## Consigne écrite
D'après le texte source, quelle est la durée maximale de l'assignation à résidence ?

## Texte source
○ ○ ○

5. Il ressort des pièces du dossier que M. A... s'est maintenu irrégulièrement sur le territoire français depuis novembre 2012, sans avoir demandé le renouvellement de son titre de séjour portant la mention " étudiant ". Ainsi et alors même que M. A... justifierait d'un domicile stable par la production d'un bail de location à son nom du 31 mars 2017, le risque qu'il se soustraie à la mesure d'éloignement pouvait être présumé en application des dispositions du 3° du II de l'article L. 511-1 du code de l'entrée et du séjour des étrangers et du droit d'asile. Si M. A... invoque des circonstances particulières tenant à la durée de son séjour en France, à la poursuite de ses études et à sa relation avec une ressortissante française, ces circonstances n'étaient pas de nature à faire écarter la présomption de risque de fuite. Par suite, le préfet n'a pas fait une inexacte application des dispositions précitées du 3° du II de l'article L. 511-1 du code de l'entrée et du séjour des étrangers et du droit d'asile.
6. Le 1. de l'article 15 de la directive n° 2008/115/CE du 16 décembre 2008 dispose que : " À moins que d'autres mesures suffisantes, mais moins coercitives, puissent être appliquées efficacement dans un cas particulier, les États membres peuvent uniquement placer en rétention le ressortissant d'un pays tiers qui fait l'objet de procédures de retour afin de préparer le retour et/ou de procéder à l'éloignement en particulier lorsque : a) il existe un risque de fuite, ou b) le ressortissant concerné d'un pays tiers évite ou empêche la préparation du retour ou de la procédure d'éloignement. - Toute rétention est aussi brève que possible et n'est maintenue qu'aussi longtemps que le dispositif d'éloignement est en cours et exécuté avec toute la diligence requise ". Aux termes de l'article L. 551-1 du code de l'entrée et du séjour des étrangers et du droit d'asile : " A moins qu'il ne soit assigné à résidence en application de l'article L. 561-2, l'étranger qui ne peut quitter immédiatement le territoire français peut être placé en rétention par l'autorité administrative dans des locaux ne relevant pas de l'administration pénitentiaire, pour une durée de cinq jours, lorsque cet étranger : (...) 6° Fait l'objet d'une obligation de quitter le territoire français prise moins d'un an auparavant et pour laquelle le délai pour quitter le territoire est expiré ou n'a pas été accordé ; / 7° Doit être reconduit d'office à la frontière en exécution d'une interdiction de retour ou d'une interdiction administrative du territoire ; / (...) ". Aux termes de l'article L. 561-2 du même code : " Dans les cas prévus à l'article L. 551-1, l'autorité administrative peut prendre une décision d'assignation à résidence à l'égard de l'étranger pour lequel l'exécution de l'obligation de quitter le territoire demeure une perspective raisonnable et qui présente des garanties de représentation effectives propres à prévenir le risque, mentionné au II de l'article L. 511-1, qu'il se soustraie à cette obligation. Les trois derniers alinéas de l'article L. 561-1 sont applicables, sous réserve de la durée maximale de l'assignation, qui ne peut excéder une durée de quarante-cinq jours, renouvelable une fois. ".

○ ○ ○

## Enregistrements présentés
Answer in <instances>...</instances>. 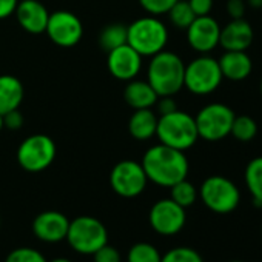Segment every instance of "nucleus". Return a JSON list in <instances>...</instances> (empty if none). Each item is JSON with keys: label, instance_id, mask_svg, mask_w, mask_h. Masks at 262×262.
I'll list each match as a JSON object with an SVG mask.
<instances>
[{"label": "nucleus", "instance_id": "obj_1", "mask_svg": "<svg viewBox=\"0 0 262 262\" xmlns=\"http://www.w3.org/2000/svg\"><path fill=\"white\" fill-rule=\"evenodd\" d=\"M144 171L156 185L173 187L179 181L187 179L188 174V159L184 151L167 147L164 144L155 145L144 155L142 159Z\"/></svg>", "mask_w": 262, "mask_h": 262}, {"label": "nucleus", "instance_id": "obj_2", "mask_svg": "<svg viewBox=\"0 0 262 262\" xmlns=\"http://www.w3.org/2000/svg\"><path fill=\"white\" fill-rule=\"evenodd\" d=\"M184 60L178 54L164 50L151 57L147 82L153 86L159 97L174 96L184 88Z\"/></svg>", "mask_w": 262, "mask_h": 262}, {"label": "nucleus", "instance_id": "obj_3", "mask_svg": "<svg viewBox=\"0 0 262 262\" xmlns=\"http://www.w3.org/2000/svg\"><path fill=\"white\" fill-rule=\"evenodd\" d=\"M156 136L161 144L181 151L191 148L199 139L194 117L181 110L162 114L158 119Z\"/></svg>", "mask_w": 262, "mask_h": 262}, {"label": "nucleus", "instance_id": "obj_4", "mask_svg": "<svg viewBox=\"0 0 262 262\" xmlns=\"http://www.w3.org/2000/svg\"><path fill=\"white\" fill-rule=\"evenodd\" d=\"M168 42V30L155 16L135 20L126 27V43L142 57H153L165 50Z\"/></svg>", "mask_w": 262, "mask_h": 262}, {"label": "nucleus", "instance_id": "obj_5", "mask_svg": "<svg viewBox=\"0 0 262 262\" xmlns=\"http://www.w3.org/2000/svg\"><path fill=\"white\" fill-rule=\"evenodd\" d=\"M222 80L224 76L221 73L219 62L207 54H202L185 65L184 86L196 96L214 93Z\"/></svg>", "mask_w": 262, "mask_h": 262}, {"label": "nucleus", "instance_id": "obj_6", "mask_svg": "<svg viewBox=\"0 0 262 262\" xmlns=\"http://www.w3.org/2000/svg\"><path fill=\"white\" fill-rule=\"evenodd\" d=\"M199 196L205 207L217 214H228L234 211L241 202V191L236 184L219 174L210 176L202 182Z\"/></svg>", "mask_w": 262, "mask_h": 262}, {"label": "nucleus", "instance_id": "obj_7", "mask_svg": "<svg viewBox=\"0 0 262 262\" xmlns=\"http://www.w3.org/2000/svg\"><path fill=\"white\" fill-rule=\"evenodd\" d=\"M65 239L77 253L93 254L108 242V231L99 219L93 216H79L70 222Z\"/></svg>", "mask_w": 262, "mask_h": 262}, {"label": "nucleus", "instance_id": "obj_8", "mask_svg": "<svg viewBox=\"0 0 262 262\" xmlns=\"http://www.w3.org/2000/svg\"><path fill=\"white\" fill-rule=\"evenodd\" d=\"M234 111L225 103H208L194 117L198 135L208 142H217L230 136Z\"/></svg>", "mask_w": 262, "mask_h": 262}, {"label": "nucleus", "instance_id": "obj_9", "mask_svg": "<svg viewBox=\"0 0 262 262\" xmlns=\"http://www.w3.org/2000/svg\"><path fill=\"white\" fill-rule=\"evenodd\" d=\"M56 158V144L47 135H33L27 138L17 150L19 165L30 171L39 173L47 170Z\"/></svg>", "mask_w": 262, "mask_h": 262}, {"label": "nucleus", "instance_id": "obj_10", "mask_svg": "<svg viewBox=\"0 0 262 262\" xmlns=\"http://www.w3.org/2000/svg\"><path fill=\"white\" fill-rule=\"evenodd\" d=\"M148 178L142 164L136 161H120L110 173V185L116 194L122 198H136L147 187Z\"/></svg>", "mask_w": 262, "mask_h": 262}, {"label": "nucleus", "instance_id": "obj_11", "mask_svg": "<svg viewBox=\"0 0 262 262\" xmlns=\"http://www.w3.org/2000/svg\"><path fill=\"white\" fill-rule=\"evenodd\" d=\"M45 33L56 45L62 48H71L80 42L83 36V27L76 14L70 11H56L50 14Z\"/></svg>", "mask_w": 262, "mask_h": 262}, {"label": "nucleus", "instance_id": "obj_12", "mask_svg": "<svg viewBox=\"0 0 262 262\" xmlns=\"http://www.w3.org/2000/svg\"><path fill=\"white\" fill-rule=\"evenodd\" d=\"M148 217L153 230L162 236L178 234L187 222L185 208L178 205L171 198L158 201L151 207Z\"/></svg>", "mask_w": 262, "mask_h": 262}, {"label": "nucleus", "instance_id": "obj_13", "mask_svg": "<svg viewBox=\"0 0 262 262\" xmlns=\"http://www.w3.org/2000/svg\"><path fill=\"white\" fill-rule=\"evenodd\" d=\"M185 31L188 45L201 54H207L219 45L221 27L210 14L196 17Z\"/></svg>", "mask_w": 262, "mask_h": 262}, {"label": "nucleus", "instance_id": "obj_14", "mask_svg": "<svg viewBox=\"0 0 262 262\" xmlns=\"http://www.w3.org/2000/svg\"><path fill=\"white\" fill-rule=\"evenodd\" d=\"M106 67L113 77L119 80H133L142 68V56L128 43L108 53Z\"/></svg>", "mask_w": 262, "mask_h": 262}, {"label": "nucleus", "instance_id": "obj_15", "mask_svg": "<svg viewBox=\"0 0 262 262\" xmlns=\"http://www.w3.org/2000/svg\"><path fill=\"white\" fill-rule=\"evenodd\" d=\"M70 221L60 211H43L33 221V233L43 242H60L67 237Z\"/></svg>", "mask_w": 262, "mask_h": 262}, {"label": "nucleus", "instance_id": "obj_16", "mask_svg": "<svg viewBox=\"0 0 262 262\" xmlns=\"http://www.w3.org/2000/svg\"><path fill=\"white\" fill-rule=\"evenodd\" d=\"M19 25L30 34H42L47 30L50 13L39 0H20L14 11Z\"/></svg>", "mask_w": 262, "mask_h": 262}, {"label": "nucleus", "instance_id": "obj_17", "mask_svg": "<svg viewBox=\"0 0 262 262\" xmlns=\"http://www.w3.org/2000/svg\"><path fill=\"white\" fill-rule=\"evenodd\" d=\"M254 39V31L245 19H231L221 28L219 45L225 51H245Z\"/></svg>", "mask_w": 262, "mask_h": 262}, {"label": "nucleus", "instance_id": "obj_18", "mask_svg": "<svg viewBox=\"0 0 262 262\" xmlns=\"http://www.w3.org/2000/svg\"><path fill=\"white\" fill-rule=\"evenodd\" d=\"M217 62L224 79L233 82L245 80L253 71V62L245 51H225Z\"/></svg>", "mask_w": 262, "mask_h": 262}, {"label": "nucleus", "instance_id": "obj_19", "mask_svg": "<svg viewBox=\"0 0 262 262\" xmlns=\"http://www.w3.org/2000/svg\"><path fill=\"white\" fill-rule=\"evenodd\" d=\"M123 99L131 108L144 110V108H151L153 105H156L159 96L147 80L133 79V80H128V85L125 86Z\"/></svg>", "mask_w": 262, "mask_h": 262}, {"label": "nucleus", "instance_id": "obj_20", "mask_svg": "<svg viewBox=\"0 0 262 262\" xmlns=\"http://www.w3.org/2000/svg\"><path fill=\"white\" fill-rule=\"evenodd\" d=\"M25 90L22 82L11 74L0 76V114L17 110L24 100Z\"/></svg>", "mask_w": 262, "mask_h": 262}, {"label": "nucleus", "instance_id": "obj_21", "mask_svg": "<svg viewBox=\"0 0 262 262\" xmlns=\"http://www.w3.org/2000/svg\"><path fill=\"white\" fill-rule=\"evenodd\" d=\"M158 116L150 110H135L133 116L129 117L128 129L129 135L136 141H148L153 136H156V128H158Z\"/></svg>", "mask_w": 262, "mask_h": 262}, {"label": "nucleus", "instance_id": "obj_22", "mask_svg": "<svg viewBox=\"0 0 262 262\" xmlns=\"http://www.w3.org/2000/svg\"><path fill=\"white\" fill-rule=\"evenodd\" d=\"M245 185L256 207H262V156L251 159L245 168Z\"/></svg>", "mask_w": 262, "mask_h": 262}, {"label": "nucleus", "instance_id": "obj_23", "mask_svg": "<svg viewBox=\"0 0 262 262\" xmlns=\"http://www.w3.org/2000/svg\"><path fill=\"white\" fill-rule=\"evenodd\" d=\"M125 43H126V27L122 24L106 25L99 34V45L106 53Z\"/></svg>", "mask_w": 262, "mask_h": 262}, {"label": "nucleus", "instance_id": "obj_24", "mask_svg": "<svg viewBox=\"0 0 262 262\" xmlns=\"http://www.w3.org/2000/svg\"><path fill=\"white\" fill-rule=\"evenodd\" d=\"M230 135L239 142H250L257 135V123L253 117H250L247 114L234 116Z\"/></svg>", "mask_w": 262, "mask_h": 262}, {"label": "nucleus", "instance_id": "obj_25", "mask_svg": "<svg viewBox=\"0 0 262 262\" xmlns=\"http://www.w3.org/2000/svg\"><path fill=\"white\" fill-rule=\"evenodd\" d=\"M167 14L170 17V22L179 30H187L191 25V22L196 19L188 0H178V2L168 10Z\"/></svg>", "mask_w": 262, "mask_h": 262}, {"label": "nucleus", "instance_id": "obj_26", "mask_svg": "<svg viewBox=\"0 0 262 262\" xmlns=\"http://www.w3.org/2000/svg\"><path fill=\"white\" fill-rule=\"evenodd\" d=\"M170 188H171V199H173L178 205H181V207H184V208L191 207V205L196 202L198 194H199V191L196 190V187H194L191 182H188L187 179L179 181L178 184H174V185L170 187Z\"/></svg>", "mask_w": 262, "mask_h": 262}, {"label": "nucleus", "instance_id": "obj_27", "mask_svg": "<svg viewBox=\"0 0 262 262\" xmlns=\"http://www.w3.org/2000/svg\"><path fill=\"white\" fill-rule=\"evenodd\" d=\"M162 254L159 250L148 242H138L129 248L126 260L128 262H161Z\"/></svg>", "mask_w": 262, "mask_h": 262}, {"label": "nucleus", "instance_id": "obj_28", "mask_svg": "<svg viewBox=\"0 0 262 262\" xmlns=\"http://www.w3.org/2000/svg\"><path fill=\"white\" fill-rule=\"evenodd\" d=\"M161 262H204L202 256L190 247H176L167 251Z\"/></svg>", "mask_w": 262, "mask_h": 262}, {"label": "nucleus", "instance_id": "obj_29", "mask_svg": "<svg viewBox=\"0 0 262 262\" xmlns=\"http://www.w3.org/2000/svg\"><path fill=\"white\" fill-rule=\"evenodd\" d=\"M5 262H48V260L39 250L31 247H20L13 250L7 256Z\"/></svg>", "mask_w": 262, "mask_h": 262}, {"label": "nucleus", "instance_id": "obj_30", "mask_svg": "<svg viewBox=\"0 0 262 262\" xmlns=\"http://www.w3.org/2000/svg\"><path fill=\"white\" fill-rule=\"evenodd\" d=\"M176 2L178 0H139L141 7L153 16L167 14Z\"/></svg>", "mask_w": 262, "mask_h": 262}, {"label": "nucleus", "instance_id": "obj_31", "mask_svg": "<svg viewBox=\"0 0 262 262\" xmlns=\"http://www.w3.org/2000/svg\"><path fill=\"white\" fill-rule=\"evenodd\" d=\"M93 257H94V262H120L122 260L120 253L114 247H110L108 244H105L97 251H94Z\"/></svg>", "mask_w": 262, "mask_h": 262}, {"label": "nucleus", "instance_id": "obj_32", "mask_svg": "<svg viewBox=\"0 0 262 262\" xmlns=\"http://www.w3.org/2000/svg\"><path fill=\"white\" fill-rule=\"evenodd\" d=\"M245 8H247V2H244V0H227L225 4L227 14L231 19H244Z\"/></svg>", "mask_w": 262, "mask_h": 262}, {"label": "nucleus", "instance_id": "obj_33", "mask_svg": "<svg viewBox=\"0 0 262 262\" xmlns=\"http://www.w3.org/2000/svg\"><path fill=\"white\" fill-rule=\"evenodd\" d=\"M2 117H4V126H7L8 129H20L24 125V114L19 111V108L4 114Z\"/></svg>", "mask_w": 262, "mask_h": 262}, {"label": "nucleus", "instance_id": "obj_34", "mask_svg": "<svg viewBox=\"0 0 262 262\" xmlns=\"http://www.w3.org/2000/svg\"><path fill=\"white\" fill-rule=\"evenodd\" d=\"M188 4L196 17L208 16L213 8V0H188Z\"/></svg>", "mask_w": 262, "mask_h": 262}, {"label": "nucleus", "instance_id": "obj_35", "mask_svg": "<svg viewBox=\"0 0 262 262\" xmlns=\"http://www.w3.org/2000/svg\"><path fill=\"white\" fill-rule=\"evenodd\" d=\"M156 103H158V111H159L161 116H162V114L173 113V111L178 110V105H176V102L173 100V96H162V97L158 99Z\"/></svg>", "mask_w": 262, "mask_h": 262}, {"label": "nucleus", "instance_id": "obj_36", "mask_svg": "<svg viewBox=\"0 0 262 262\" xmlns=\"http://www.w3.org/2000/svg\"><path fill=\"white\" fill-rule=\"evenodd\" d=\"M19 0H0V20L8 19L14 14Z\"/></svg>", "mask_w": 262, "mask_h": 262}, {"label": "nucleus", "instance_id": "obj_37", "mask_svg": "<svg viewBox=\"0 0 262 262\" xmlns=\"http://www.w3.org/2000/svg\"><path fill=\"white\" fill-rule=\"evenodd\" d=\"M247 4L254 8V10H260L262 8V0H247Z\"/></svg>", "mask_w": 262, "mask_h": 262}, {"label": "nucleus", "instance_id": "obj_38", "mask_svg": "<svg viewBox=\"0 0 262 262\" xmlns=\"http://www.w3.org/2000/svg\"><path fill=\"white\" fill-rule=\"evenodd\" d=\"M50 262H73V260H70V259H67V257H57V259H53V260H50Z\"/></svg>", "mask_w": 262, "mask_h": 262}, {"label": "nucleus", "instance_id": "obj_39", "mask_svg": "<svg viewBox=\"0 0 262 262\" xmlns=\"http://www.w3.org/2000/svg\"><path fill=\"white\" fill-rule=\"evenodd\" d=\"M4 128V117H2V114H0V129Z\"/></svg>", "mask_w": 262, "mask_h": 262}, {"label": "nucleus", "instance_id": "obj_40", "mask_svg": "<svg viewBox=\"0 0 262 262\" xmlns=\"http://www.w3.org/2000/svg\"><path fill=\"white\" fill-rule=\"evenodd\" d=\"M259 91H260V96H262V79H260V85H259Z\"/></svg>", "mask_w": 262, "mask_h": 262}, {"label": "nucleus", "instance_id": "obj_41", "mask_svg": "<svg viewBox=\"0 0 262 262\" xmlns=\"http://www.w3.org/2000/svg\"><path fill=\"white\" fill-rule=\"evenodd\" d=\"M0 227H2V216H0Z\"/></svg>", "mask_w": 262, "mask_h": 262}, {"label": "nucleus", "instance_id": "obj_42", "mask_svg": "<svg viewBox=\"0 0 262 262\" xmlns=\"http://www.w3.org/2000/svg\"><path fill=\"white\" fill-rule=\"evenodd\" d=\"M230 262H242V260H230Z\"/></svg>", "mask_w": 262, "mask_h": 262}]
</instances>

○ ○ ○

## Réponse attendue
Elle ne peut excéder quarante-cinq jours, renouvelable une fois.